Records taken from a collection
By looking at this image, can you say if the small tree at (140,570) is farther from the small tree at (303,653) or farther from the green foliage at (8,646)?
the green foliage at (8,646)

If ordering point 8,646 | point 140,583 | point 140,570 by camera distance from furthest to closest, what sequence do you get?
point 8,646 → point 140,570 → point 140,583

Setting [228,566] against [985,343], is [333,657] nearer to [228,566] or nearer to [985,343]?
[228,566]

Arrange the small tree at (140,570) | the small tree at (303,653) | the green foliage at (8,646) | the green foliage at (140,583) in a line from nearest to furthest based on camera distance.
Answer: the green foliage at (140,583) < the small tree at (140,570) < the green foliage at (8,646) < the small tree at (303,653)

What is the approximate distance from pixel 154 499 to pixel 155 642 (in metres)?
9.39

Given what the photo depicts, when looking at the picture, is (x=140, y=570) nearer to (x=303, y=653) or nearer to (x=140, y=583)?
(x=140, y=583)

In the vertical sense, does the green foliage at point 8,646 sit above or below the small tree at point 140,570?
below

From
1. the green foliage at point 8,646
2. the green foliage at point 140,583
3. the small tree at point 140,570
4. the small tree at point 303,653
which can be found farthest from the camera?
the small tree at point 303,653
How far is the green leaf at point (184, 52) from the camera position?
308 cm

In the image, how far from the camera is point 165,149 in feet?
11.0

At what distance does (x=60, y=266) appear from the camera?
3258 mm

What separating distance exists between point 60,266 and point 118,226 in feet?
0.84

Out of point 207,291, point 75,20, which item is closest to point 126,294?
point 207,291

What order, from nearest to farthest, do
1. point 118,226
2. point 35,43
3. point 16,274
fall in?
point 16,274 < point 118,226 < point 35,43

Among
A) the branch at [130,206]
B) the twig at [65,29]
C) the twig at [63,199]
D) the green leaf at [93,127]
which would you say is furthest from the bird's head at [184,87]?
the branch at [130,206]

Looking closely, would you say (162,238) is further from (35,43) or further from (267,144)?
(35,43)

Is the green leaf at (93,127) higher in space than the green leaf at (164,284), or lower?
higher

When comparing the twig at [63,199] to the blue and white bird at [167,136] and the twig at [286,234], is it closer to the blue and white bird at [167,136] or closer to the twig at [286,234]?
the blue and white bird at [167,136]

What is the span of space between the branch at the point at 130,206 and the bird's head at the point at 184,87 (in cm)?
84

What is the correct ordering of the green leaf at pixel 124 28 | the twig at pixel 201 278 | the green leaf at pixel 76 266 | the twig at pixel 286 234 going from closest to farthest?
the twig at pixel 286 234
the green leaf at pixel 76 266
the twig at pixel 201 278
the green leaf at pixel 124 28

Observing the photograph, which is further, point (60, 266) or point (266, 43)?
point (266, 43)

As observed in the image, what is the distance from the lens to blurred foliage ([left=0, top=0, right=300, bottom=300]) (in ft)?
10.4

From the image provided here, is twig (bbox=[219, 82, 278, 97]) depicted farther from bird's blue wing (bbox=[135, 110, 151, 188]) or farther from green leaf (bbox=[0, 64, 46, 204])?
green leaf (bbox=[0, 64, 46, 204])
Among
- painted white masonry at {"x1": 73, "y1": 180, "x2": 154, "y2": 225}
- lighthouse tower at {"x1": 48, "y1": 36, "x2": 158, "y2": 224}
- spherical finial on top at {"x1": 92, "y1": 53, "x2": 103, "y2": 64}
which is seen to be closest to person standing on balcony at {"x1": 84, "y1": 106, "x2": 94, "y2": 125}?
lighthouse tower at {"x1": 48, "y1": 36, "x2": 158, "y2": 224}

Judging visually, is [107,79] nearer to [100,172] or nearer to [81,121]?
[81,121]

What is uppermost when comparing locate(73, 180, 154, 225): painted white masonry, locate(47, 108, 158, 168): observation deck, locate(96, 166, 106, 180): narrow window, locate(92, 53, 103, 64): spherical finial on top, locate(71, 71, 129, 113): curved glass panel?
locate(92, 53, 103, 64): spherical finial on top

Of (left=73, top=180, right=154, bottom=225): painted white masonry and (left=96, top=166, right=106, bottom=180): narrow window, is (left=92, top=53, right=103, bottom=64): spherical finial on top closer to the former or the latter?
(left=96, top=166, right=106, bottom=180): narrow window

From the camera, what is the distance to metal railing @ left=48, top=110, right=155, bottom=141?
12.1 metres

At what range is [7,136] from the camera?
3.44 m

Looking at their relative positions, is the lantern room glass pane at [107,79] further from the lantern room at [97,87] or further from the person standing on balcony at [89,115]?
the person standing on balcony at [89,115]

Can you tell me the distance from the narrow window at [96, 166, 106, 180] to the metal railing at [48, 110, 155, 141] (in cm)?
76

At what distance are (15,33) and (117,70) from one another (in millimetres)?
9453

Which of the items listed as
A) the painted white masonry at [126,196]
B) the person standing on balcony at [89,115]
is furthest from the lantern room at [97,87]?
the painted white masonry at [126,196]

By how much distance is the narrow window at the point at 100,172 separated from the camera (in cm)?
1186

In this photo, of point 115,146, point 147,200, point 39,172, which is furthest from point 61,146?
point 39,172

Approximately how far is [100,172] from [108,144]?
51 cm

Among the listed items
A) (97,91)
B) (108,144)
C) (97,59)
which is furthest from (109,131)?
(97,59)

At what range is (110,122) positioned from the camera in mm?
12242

## [PROBLEM]
Copy out all of the records above, word for word.

## [CORRECT ANSWER]
By looking at this image, can you say if the small tree at (140,570) is farther from the small tree at (303,653) or farther from the green foliage at (8,646)?
the green foliage at (8,646)

If ordering point 8,646 | point 140,583 | point 140,570 by camera distance from furthest to closest, what sequence do you get?
point 8,646 → point 140,570 → point 140,583

Setting [228,566] against [985,343], is [333,657] nearer to [228,566] or nearer to [985,343]?
[228,566]

Arrange the small tree at (140,570) | the small tree at (303,653) | the green foliage at (8,646) | the green foliage at (140,583) in a line from nearest to furthest based on camera distance.
Answer: the green foliage at (140,583) < the small tree at (140,570) < the green foliage at (8,646) < the small tree at (303,653)

What is the approximate distance from pixel 154 499 to pixel 155 642 (in metres)?
9.39

Given what the photo depicts, when looking at the picture, is (x=140, y=570) nearer to (x=303, y=653) or nearer to (x=140, y=583)?
(x=140, y=583)

In the vertical sense, does the green foliage at point 8,646 sit above or below the small tree at point 140,570?
below

From
1. the green foliage at point 8,646
2. the green foliage at point 140,583
3. the small tree at point 140,570
4. the small tree at point 303,653
which can be found farthest from the camera?
the small tree at point 303,653
How far is the green leaf at point (184, 52) from the camera position?
308 cm

In the image, how far from the camera is point 165,149 in feet?
11.0

At what distance does (x=60, y=266) appear from the camera?
3258 mm

What separating distance exists between point 60,266 and point 118,226 in feet?
0.84

Out of point 207,291, point 75,20, which item is closest to point 126,294?
point 207,291

What order, from nearest to farthest, do
1. point 118,226
2. point 35,43
3. point 16,274
fall in?
point 16,274 < point 118,226 < point 35,43

Among
A) the branch at [130,206]
B) the twig at [65,29]
C) the twig at [63,199]
D) the green leaf at [93,127]
which would you say is furthest from the bird's head at [184,87]?
the branch at [130,206]

Looking closely, would you say (162,238) is further from (35,43) or further from (267,144)?
(35,43)

Is the green leaf at (93,127) higher in space than the green leaf at (164,284), or lower?
higher

When comparing the twig at [63,199] to the blue and white bird at [167,136] and the twig at [286,234], is it closer to the blue and white bird at [167,136] or closer to the twig at [286,234]?
the blue and white bird at [167,136]

What is the span of space between the branch at the point at 130,206 and the bird's head at the point at 184,87 (in cm)?
84

What is the correct ordering of the green leaf at pixel 124 28 | the twig at pixel 201 278 | the green leaf at pixel 76 266 | the twig at pixel 286 234 going from closest to farthest?
the twig at pixel 286 234
the green leaf at pixel 76 266
the twig at pixel 201 278
the green leaf at pixel 124 28

Observing the photograph, which is further, point (60, 266) or point (266, 43)?
point (266, 43)

As observed in the image, what is the distance from the lens to blurred foliage ([left=0, top=0, right=300, bottom=300]) (in ft)?
10.4

From the image provided here, is twig (bbox=[219, 82, 278, 97]) depicted farther from bird's blue wing (bbox=[135, 110, 151, 188]) or farther from green leaf (bbox=[0, 64, 46, 204])?
green leaf (bbox=[0, 64, 46, 204])
Among
- painted white masonry at {"x1": 73, "y1": 180, "x2": 154, "y2": 225}
- lighthouse tower at {"x1": 48, "y1": 36, "x2": 158, "y2": 224}
- spherical finial on top at {"x1": 92, "y1": 53, "x2": 103, "y2": 64}
which is seen to be closest to person standing on balcony at {"x1": 84, "y1": 106, "x2": 94, "y2": 125}?
lighthouse tower at {"x1": 48, "y1": 36, "x2": 158, "y2": 224}

Judging visually, is [107,79] nearer to [100,172] or nearer to [81,121]?
[81,121]

What is uppermost when comparing locate(73, 180, 154, 225): painted white masonry, locate(47, 108, 158, 168): observation deck, locate(96, 166, 106, 180): narrow window, locate(92, 53, 103, 64): spherical finial on top, locate(71, 71, 129, 113): curved glass panel?
locate(92, 53, 103, 64): spherical finial on top

Of (left=73, top=180, right=154, bottom=225): painted white masonry and (left=96, top=166, right=106, bottom=180): narrow window, is (left=92, top=53, right=103, bottom=64): spherical finial on top closer to the former or the latter?
(left=96, top=166, right=106, bottom=180): narrow window

From the camera, what is the distance to metal railing @ left=48, top=110, right=155, bottom=141?
12.1 metres

At what range is [7,136] from the camera?
3.44 m

Looking at their relative positions, is the lantern room glass pane at [107,79] further from the lantern room at [97,87] or further from the person standing on balcony at [89,115]?
the person standing on balcony at [89,115]

Can you tell me the distance from the narrow window at [96, 166, 106, 180] to the metal railing at [48, 110, 155, 141] (in cm)?
76

At what distance are (15,33) and (117,70) from one another (in millimetres)?
9453

Which of the items listed as
A) the painted white masonry at [126,196]
B) the person standing on balcony at [89,115]
is furthest from the lantern room at [97,87]?
the painted white masonry at [126,196]

By how much distance is the narrow window at the point at 100,172 separated from the camera (in cm)?
1186

In this photo, of point 115,146, point 147,200, point 39,172, which is furthest from point 61,146?
point 39,172

Approximately how far is [100,172] from [108,144]?
51 cm

Among the listed items
A) (97,91)
B) (108,144)
C) (97,59)
which is furthest from (109,131)?
(97,59)

At what range is (110,122) positioned from the camera in mm?
12242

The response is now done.